== Segment start ==

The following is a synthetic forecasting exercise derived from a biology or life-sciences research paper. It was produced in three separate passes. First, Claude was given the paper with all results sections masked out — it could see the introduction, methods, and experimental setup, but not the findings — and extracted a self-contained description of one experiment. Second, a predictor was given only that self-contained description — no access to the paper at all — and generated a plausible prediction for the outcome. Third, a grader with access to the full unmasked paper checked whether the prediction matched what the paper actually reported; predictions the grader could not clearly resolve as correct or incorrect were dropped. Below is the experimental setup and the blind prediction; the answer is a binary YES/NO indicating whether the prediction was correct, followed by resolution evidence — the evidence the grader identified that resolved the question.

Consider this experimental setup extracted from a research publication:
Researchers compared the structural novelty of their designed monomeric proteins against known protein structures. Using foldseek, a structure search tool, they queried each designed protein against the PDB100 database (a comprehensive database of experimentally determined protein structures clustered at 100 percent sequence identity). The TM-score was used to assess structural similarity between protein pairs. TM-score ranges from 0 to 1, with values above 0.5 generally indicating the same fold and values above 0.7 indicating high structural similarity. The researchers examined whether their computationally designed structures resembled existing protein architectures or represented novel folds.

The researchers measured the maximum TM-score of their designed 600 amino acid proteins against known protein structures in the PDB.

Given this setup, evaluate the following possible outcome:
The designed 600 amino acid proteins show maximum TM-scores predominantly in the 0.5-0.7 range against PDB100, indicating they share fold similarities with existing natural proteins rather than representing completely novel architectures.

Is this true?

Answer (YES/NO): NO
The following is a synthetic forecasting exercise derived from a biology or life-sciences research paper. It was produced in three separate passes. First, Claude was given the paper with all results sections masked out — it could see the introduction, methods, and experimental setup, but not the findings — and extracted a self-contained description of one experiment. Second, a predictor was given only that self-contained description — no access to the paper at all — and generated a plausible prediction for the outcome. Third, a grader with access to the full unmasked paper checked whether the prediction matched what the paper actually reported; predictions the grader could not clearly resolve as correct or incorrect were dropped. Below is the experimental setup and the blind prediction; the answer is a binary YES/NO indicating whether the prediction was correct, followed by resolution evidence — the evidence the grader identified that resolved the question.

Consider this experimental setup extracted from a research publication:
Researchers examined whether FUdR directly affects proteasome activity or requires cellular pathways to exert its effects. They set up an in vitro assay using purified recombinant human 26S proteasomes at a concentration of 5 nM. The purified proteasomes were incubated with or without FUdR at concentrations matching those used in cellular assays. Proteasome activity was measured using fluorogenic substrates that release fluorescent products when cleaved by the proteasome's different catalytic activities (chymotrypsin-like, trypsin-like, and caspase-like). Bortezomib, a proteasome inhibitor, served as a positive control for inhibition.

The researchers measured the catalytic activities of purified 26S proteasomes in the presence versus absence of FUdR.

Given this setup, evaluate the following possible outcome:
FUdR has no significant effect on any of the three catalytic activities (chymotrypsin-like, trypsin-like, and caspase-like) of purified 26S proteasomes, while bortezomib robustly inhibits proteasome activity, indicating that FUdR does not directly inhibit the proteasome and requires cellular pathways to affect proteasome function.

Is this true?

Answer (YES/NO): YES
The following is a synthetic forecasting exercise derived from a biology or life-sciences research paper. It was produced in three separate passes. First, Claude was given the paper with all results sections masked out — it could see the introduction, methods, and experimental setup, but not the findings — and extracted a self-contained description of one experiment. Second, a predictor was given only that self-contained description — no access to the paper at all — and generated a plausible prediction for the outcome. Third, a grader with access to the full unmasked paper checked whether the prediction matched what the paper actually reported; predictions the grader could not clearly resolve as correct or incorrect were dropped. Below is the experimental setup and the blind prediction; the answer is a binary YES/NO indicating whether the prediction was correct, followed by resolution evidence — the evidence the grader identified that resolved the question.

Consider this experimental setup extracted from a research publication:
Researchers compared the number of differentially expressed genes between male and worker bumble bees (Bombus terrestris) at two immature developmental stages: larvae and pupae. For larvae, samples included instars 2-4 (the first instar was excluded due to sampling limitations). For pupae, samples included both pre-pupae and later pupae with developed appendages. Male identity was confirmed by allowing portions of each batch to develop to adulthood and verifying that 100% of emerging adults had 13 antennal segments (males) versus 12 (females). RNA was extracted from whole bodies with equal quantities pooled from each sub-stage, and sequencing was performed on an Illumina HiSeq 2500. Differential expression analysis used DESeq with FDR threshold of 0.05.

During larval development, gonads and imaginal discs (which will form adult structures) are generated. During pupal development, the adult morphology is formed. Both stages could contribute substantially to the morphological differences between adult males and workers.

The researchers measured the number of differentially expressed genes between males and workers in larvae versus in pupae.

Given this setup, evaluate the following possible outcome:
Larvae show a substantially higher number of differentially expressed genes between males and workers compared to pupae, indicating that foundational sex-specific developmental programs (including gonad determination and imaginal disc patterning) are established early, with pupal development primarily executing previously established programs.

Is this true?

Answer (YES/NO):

== Segment end ==

**WHAT YOU WILL DO**
Repeat all the material above, matching every character.

**REPLY**
The following is a synthetic forecasting exercise derived from a biology or life-sciences research paper. It was produced in three separate passes. First, Claude was given the paper with all results sections masked out — it could see the introduction, methods, and experimental setup, but not the findings — and extracted a self-contained description of one experiment. Second, a predictor was given only that self-contained description — no access to the paper at all — and generated a plausible prediction for the outcome. Third, a grader with access to the full unmasked paper checked whether the prediction matched what the paper actually reported; predictions the grader could not clearly resolve as correct or incorrect were dropped. Below is the experimental setup and the blind prediction; the answer is a binary YES/NO indicating whether the prediction was correct, followed by resolution evidence — the evidence the grader identified that resolved the question.

Consider this experimental setup extracted from a research publication:
Researchers compared the structural novelty of their designed monomeric proteins against known protein structures. Using foldseek, a structure search tool, they queried each designed protein against the PDB100 database (a comprehensive database of experimentally determined protein structures clustered at 100 percent sequence identity). The TM-score was used to assess structural similarity between protein pairs. TM-score ranges from 0 to 1, with values above 0.5 generally indicating the same fold and values above 0.7 indicating high structural similarity. The researchers examined whether their computationally designed structures resembled existing protein architectures or represented novel folds.

The researchers measured the maximum TM-score of their designed 600 amino acid proteins against known protein structures in the PDB.

Given this setup, evaluate the following possible outcome:
The designed 600 amino acid proteins show maximum TM-scores predominantly in the 0.5-0.7 range against PDB100, indicating they share fold similarities with existing natural proteins rather than representing completely novel architectures.

Is this true?

Answer (YES/NO): NO
The following is a synthetic forecasting exercise derived from a biology or life-sciences research paper. It was produced in three separate passes. First, Claude was given the paper with all results sections masked out — it could see the introduction, methods, and experimental setup, but not the findings — and extracted a self-contained description of one experiment. Second, a predictor was given only that self-contained description — no access to the paper at all — and generated a plausible prediction for the outcome. Third, a grader with access to the full unmasked paper checked whether the prediction matched what the paper actually reported; predictions the grader could not clearly resolve as correct or incorrect were dropped. Below is the experimental setup and the blind prediction; the answer is a binary YES/NO indicating whether the prediction was correct, followed by resolution evidence — the evidence the grader identified that resolved the question.

Consider this experimental setup extracted from a research publication:
Researchers examined whether FUdR directly affects proteasome activity or requires cellular pathways to exert its effects. They set up an in vitro assay using purified recombinant human 26S proteasomes at a concentration of 5 nM. The purified proteasomes were incubated with or without FUdR at concentrations matching those used in cellular assays. Proteasome activity was measured using fluorogenic substrates that release fluorescent products when cleaved by the proteasome's different catalytic activities (chymotrypsin-like, trypsin-like, and caspase-like). Bortezomib, a proteasome inhibitor, served as a positive control for inhibition.

The researchers measured the catalytic activities of purified 26S proteasomes in the presence versus absence of FUdR.

Given this setup, evaluate the following possible outcome:
FUdR has no significant effect on any of the three catalytic activities (chymotrypsin-like, trypsin-like, and caspase-like) of purified 26S proteasomes, while bortezomib robustly inhibits proteasome activity, indicating that FUdR does not directly inhibit the proteasome and requires cellular pathways to affect proteasome function.

Is this true?

Answer (YES/NO): YES
The following is a synthetic forecasting exercise derived from a biology or life-sciences research paper. It was produced in three separate passes. First, Claude was given the paper with all results sections masked out — it could see the introduction, methods, and experimental setup, but not the findings — and extracted a self-contained description of one experiment. Second, a predictor was given only that self-contained description — no access to the paper at all — and generated a plausible prediction for the outcome. Third, a grader with access to the full unmasked paper checked whether the prediction matched what the paper actually reported; predictions the grader could not clearly resolve as correct or incorrect were dropped. Below is the experimental setup and the blind prediction; the answer is a binary YES/NO indicating whether the prediction was correct, followed by resolution evidence — the evidence the grader identified that resolved the question.

Consider this experimental setup extracted from a research publication:
Researchers compared the number of differentially expressed genes between male and worker bumble bees (Bombus terrestris) at two immature developmental stages: larvae and pupae. For larvae, samples included instars 2-4 (the first instar was excluded due to sampling limitations). For pupae, samples included both pre-pupae and later pupae with developed appendages. Male identity was confirmed by allowing portions of each batch to develop to adulthood and verifying that 100% of emerging adults had 13 antennal segments (males) versus 12 (females). RNA was extracted from whole bodies with equal quantities pooled from each sub-stage, and sequencing was performed on an Illumina HiSeq 2500. Differential expression analysis used DESeq with FDR threshold of 0.05.

During larval development, gonads and imaginal discs (which will form adult structures) are generated. During pupal development, the adult morphology is formed. Both stages could contribute substantially to the morphological differences between adult males and workers.

The researchers measured the number of differentially expressed genes between males and workers in larvae versus in pupae.

Given this setup, evaluate the following possible outcome:
Larvae show a substantially higher number of differentially expressed genes between males and workers compared to pupae, indicating that foundational sex-specific developmental programs (including gonad determination and imaginal disc patterning) are established early, with pupal development primarily executing previously established programs.

Is this true?

Answer (YES/NO):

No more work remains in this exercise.